C’è un passo in cui lei scrive:

Era un marranzano per l’anima, disìo, un’invisibile viscera del suo turcìgghio, una ddraunàra nel feudo selvaggio del cuore che squetava e tramortiva. Era il furore di chi, uomo, voleva concupire dio, ebbro di trinità.

Con questo climax di metafore e di immagini acquista consistenza un impulso, un furore che sconvolge e devasta mentre si eleva a esemplare di un’eterna mancanza da colmare. Tuttavia nel dizionario siciliano del Settecento, il Pasqualino, alla voce “disìo” leggiamo: “macchia o altro segno esteriore nato all’uomo in qualche parte del corpo e che da alcuni si crede nascere da soverchio appetito della madre nella gravidanza, di qualche cibo o bevanda che da quella macchia si rappresenta; voglia; stigma”.

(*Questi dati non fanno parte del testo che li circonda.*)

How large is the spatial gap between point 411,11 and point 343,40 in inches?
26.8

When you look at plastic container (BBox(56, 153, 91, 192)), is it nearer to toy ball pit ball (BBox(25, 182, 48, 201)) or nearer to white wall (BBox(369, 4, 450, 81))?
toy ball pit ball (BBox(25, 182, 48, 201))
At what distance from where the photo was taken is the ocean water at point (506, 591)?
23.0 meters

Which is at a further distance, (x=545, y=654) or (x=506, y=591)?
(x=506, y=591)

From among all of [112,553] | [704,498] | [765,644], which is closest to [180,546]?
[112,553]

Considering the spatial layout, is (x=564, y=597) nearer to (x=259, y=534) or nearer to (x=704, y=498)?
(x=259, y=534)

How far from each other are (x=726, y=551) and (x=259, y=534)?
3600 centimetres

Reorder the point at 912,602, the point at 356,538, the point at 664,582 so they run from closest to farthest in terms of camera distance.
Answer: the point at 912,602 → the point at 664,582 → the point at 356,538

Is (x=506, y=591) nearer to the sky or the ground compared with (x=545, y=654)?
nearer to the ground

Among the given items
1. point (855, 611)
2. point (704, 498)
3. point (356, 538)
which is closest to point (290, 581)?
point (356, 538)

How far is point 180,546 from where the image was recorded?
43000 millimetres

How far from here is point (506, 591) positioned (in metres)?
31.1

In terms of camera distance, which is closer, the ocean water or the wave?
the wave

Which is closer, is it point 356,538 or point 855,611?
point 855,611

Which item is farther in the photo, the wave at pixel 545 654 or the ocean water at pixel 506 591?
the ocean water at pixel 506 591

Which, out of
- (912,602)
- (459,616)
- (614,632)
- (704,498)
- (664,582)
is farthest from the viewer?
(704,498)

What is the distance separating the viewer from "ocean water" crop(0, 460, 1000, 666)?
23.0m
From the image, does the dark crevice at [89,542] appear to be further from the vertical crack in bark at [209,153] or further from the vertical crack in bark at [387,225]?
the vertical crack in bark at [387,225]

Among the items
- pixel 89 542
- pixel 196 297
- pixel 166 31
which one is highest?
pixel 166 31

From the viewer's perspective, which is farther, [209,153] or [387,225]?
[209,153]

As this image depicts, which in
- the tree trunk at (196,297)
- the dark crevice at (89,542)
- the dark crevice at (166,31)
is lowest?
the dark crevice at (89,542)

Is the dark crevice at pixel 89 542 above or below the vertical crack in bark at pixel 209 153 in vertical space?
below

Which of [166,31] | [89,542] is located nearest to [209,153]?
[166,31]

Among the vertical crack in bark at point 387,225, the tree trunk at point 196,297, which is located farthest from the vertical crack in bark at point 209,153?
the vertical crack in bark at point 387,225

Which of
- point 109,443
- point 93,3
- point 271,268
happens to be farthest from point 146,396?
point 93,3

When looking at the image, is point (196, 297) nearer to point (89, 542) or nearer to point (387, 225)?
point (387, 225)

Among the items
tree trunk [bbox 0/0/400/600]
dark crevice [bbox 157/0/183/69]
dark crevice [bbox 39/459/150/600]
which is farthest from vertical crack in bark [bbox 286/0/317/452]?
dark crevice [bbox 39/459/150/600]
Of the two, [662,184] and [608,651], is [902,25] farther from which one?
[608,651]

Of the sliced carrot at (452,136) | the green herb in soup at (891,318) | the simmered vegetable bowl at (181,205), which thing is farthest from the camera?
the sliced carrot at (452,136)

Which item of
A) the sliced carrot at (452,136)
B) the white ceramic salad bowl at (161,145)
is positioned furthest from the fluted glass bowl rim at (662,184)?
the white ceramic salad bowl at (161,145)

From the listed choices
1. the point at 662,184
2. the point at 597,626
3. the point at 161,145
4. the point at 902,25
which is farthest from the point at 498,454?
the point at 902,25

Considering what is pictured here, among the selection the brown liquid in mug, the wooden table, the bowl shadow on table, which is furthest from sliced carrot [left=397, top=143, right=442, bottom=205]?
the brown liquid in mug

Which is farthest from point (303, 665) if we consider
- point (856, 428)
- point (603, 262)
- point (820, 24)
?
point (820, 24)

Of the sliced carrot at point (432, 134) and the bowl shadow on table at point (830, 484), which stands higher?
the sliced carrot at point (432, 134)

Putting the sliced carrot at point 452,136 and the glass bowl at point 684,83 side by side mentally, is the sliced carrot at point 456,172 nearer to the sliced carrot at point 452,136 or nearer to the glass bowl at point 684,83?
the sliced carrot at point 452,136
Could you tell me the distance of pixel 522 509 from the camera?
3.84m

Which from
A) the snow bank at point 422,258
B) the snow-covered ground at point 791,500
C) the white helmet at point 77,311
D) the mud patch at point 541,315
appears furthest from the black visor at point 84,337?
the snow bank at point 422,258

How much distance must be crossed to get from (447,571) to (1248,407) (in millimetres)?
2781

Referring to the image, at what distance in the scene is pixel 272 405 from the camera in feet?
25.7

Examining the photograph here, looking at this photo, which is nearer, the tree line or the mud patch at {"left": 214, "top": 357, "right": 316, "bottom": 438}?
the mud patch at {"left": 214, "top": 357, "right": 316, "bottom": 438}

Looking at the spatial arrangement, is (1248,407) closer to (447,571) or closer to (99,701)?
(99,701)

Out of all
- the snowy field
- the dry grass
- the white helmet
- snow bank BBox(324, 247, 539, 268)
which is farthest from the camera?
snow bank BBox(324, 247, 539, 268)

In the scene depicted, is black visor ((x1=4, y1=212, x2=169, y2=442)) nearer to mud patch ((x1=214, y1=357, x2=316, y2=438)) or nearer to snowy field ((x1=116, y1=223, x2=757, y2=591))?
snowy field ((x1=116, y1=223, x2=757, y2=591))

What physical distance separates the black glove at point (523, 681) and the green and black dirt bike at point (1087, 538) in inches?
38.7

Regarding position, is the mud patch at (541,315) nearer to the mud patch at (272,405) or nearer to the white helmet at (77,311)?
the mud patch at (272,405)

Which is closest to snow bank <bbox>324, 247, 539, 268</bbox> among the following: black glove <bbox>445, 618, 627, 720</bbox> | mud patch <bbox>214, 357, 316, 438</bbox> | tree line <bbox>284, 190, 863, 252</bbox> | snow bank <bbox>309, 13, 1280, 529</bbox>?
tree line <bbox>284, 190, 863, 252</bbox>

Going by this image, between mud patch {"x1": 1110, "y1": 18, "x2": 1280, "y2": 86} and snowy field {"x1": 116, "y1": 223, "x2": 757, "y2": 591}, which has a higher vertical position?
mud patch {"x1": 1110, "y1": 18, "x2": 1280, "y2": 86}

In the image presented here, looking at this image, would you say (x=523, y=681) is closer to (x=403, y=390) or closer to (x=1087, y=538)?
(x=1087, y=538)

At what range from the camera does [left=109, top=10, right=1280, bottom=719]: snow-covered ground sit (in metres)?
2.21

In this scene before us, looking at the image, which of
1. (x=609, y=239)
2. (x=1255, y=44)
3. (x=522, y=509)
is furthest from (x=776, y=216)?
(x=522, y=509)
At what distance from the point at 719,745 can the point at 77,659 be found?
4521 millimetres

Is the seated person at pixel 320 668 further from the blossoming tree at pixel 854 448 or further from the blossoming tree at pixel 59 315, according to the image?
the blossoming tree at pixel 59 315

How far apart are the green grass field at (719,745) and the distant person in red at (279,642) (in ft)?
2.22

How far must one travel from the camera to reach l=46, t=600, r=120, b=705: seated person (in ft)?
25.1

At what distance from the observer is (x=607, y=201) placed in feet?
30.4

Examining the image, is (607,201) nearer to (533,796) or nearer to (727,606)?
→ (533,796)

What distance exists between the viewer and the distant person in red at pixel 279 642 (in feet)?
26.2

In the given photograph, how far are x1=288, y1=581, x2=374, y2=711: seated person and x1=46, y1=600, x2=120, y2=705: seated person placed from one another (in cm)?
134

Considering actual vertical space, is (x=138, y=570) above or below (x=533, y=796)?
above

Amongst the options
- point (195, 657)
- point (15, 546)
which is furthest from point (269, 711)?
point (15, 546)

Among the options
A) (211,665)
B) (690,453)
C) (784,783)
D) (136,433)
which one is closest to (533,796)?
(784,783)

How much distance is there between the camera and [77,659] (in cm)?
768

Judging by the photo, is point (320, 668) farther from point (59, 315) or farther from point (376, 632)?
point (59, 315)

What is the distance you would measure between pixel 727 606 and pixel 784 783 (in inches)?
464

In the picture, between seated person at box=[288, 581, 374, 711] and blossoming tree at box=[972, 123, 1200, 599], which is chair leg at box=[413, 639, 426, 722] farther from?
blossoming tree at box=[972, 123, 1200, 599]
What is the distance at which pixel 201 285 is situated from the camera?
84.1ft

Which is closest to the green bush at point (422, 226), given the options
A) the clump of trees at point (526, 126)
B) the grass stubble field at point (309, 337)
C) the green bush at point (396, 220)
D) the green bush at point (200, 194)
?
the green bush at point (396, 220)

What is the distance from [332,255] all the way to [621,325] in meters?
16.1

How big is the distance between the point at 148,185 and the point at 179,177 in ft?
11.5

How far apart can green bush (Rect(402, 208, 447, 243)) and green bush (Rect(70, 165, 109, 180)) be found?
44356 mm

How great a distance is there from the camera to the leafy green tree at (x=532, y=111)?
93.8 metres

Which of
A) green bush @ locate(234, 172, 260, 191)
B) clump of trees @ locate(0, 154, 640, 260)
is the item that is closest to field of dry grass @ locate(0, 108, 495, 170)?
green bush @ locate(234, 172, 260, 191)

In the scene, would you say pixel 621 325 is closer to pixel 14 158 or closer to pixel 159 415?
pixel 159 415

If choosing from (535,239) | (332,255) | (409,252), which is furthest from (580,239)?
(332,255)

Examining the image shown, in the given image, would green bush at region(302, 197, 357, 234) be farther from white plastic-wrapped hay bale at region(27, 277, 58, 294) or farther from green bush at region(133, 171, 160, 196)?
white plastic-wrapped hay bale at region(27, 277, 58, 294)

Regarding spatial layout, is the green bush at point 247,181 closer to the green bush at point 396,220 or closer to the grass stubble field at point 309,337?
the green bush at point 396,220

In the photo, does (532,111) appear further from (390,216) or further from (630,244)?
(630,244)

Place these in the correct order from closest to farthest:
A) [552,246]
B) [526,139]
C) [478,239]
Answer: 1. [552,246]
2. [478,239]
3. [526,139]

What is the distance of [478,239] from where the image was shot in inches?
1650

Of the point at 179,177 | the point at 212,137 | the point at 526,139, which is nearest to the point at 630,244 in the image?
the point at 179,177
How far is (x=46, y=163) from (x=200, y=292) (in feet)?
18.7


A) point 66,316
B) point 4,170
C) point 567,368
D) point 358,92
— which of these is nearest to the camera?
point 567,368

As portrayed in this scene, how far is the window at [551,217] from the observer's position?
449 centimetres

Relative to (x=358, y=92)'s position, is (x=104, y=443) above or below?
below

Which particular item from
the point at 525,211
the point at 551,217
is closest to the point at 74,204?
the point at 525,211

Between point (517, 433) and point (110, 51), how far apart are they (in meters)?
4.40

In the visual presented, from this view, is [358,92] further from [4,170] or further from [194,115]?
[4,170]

Ecco allora che, da una prospettiva apparentemente lontana da quella esibita dalla scrittrice, si riverbera sulla parola tematica del romanzo una nuova, imprevista, densità espressiva. Se riflettiamo bene, il “disìo” da cui la protagonista è torturata, attanagliata, si configura come uno stigma esistenziale che è, in altre parole, il segno, il lascito doloroso non di un soverchio appetito o della voglia, come suggerisce il dizionario ma, antifrasticamente, di un feroce rifiuto materno.

Ed è ammettendo questa torsione derivata dalla tradizione popolare che il marchio dell’anima si materializza in un vero e proprio corrispettivo fisico, in una efflorescenza tangibile, nei capelli “rosso-diavuli”. Quei capelli invano nascosti, invano “sminnati” nella speranza di sradicarli, con un sottile gioco di slittamenti e inversioni semantiche, sono il marchio non di ciò che è desiderato, come nella tradizione, ma di ciò che è detestabile, indice di esclusione.

Il romanzo inizia con una veglia funebre e, nell’arco di due o tra ore, Memi, ripassa il canovaccio della sua vita in un lungo assolo. Dal libro dei ricordi affiora il grumo doloroso di un’infanzia violata non solo dall’astio, dall’avversione materna, ma anche da uno stupro subìto. Il battito dolente di un bisogno d’amore conculcato si riverbera nell’incipit sapientemente sontuoso. Il racconto, nella prima parte del romanzo, si alterna continuamente tra prima e seconda persona e prende avvio nei modi di una trenodia: è ritmato da iterazioni, da parallelismi, è sostenuto da avvedute strategie retoriche cui dà respiro il proliferare di rigogliose metafore.

La voce degli amati classici greci coniugata con la visceralità del dialetto esita in un mistilinguismo che fa giustizia di quell’ “italietto stitico” in cui la scrittrice si era imbattuta da adolescente. Dalla impostazione alta dello scandaglio interiore della prima parte del romanzo la Grasso muove poi verso un rilevamento del presente e del suo atteggiarsi sociale. La prospettiva individuale si apre ad una prospettiva sociale, dal grido esistenziale si va verso la denuncia civile. A questo punto ci si può chiedere se la scrittrice corra il rischio di una possibile dicotomia. Io credo che abbia superato questo ostacolo e che proprio questa esperienza sia feconda di nuove possibilità narrative.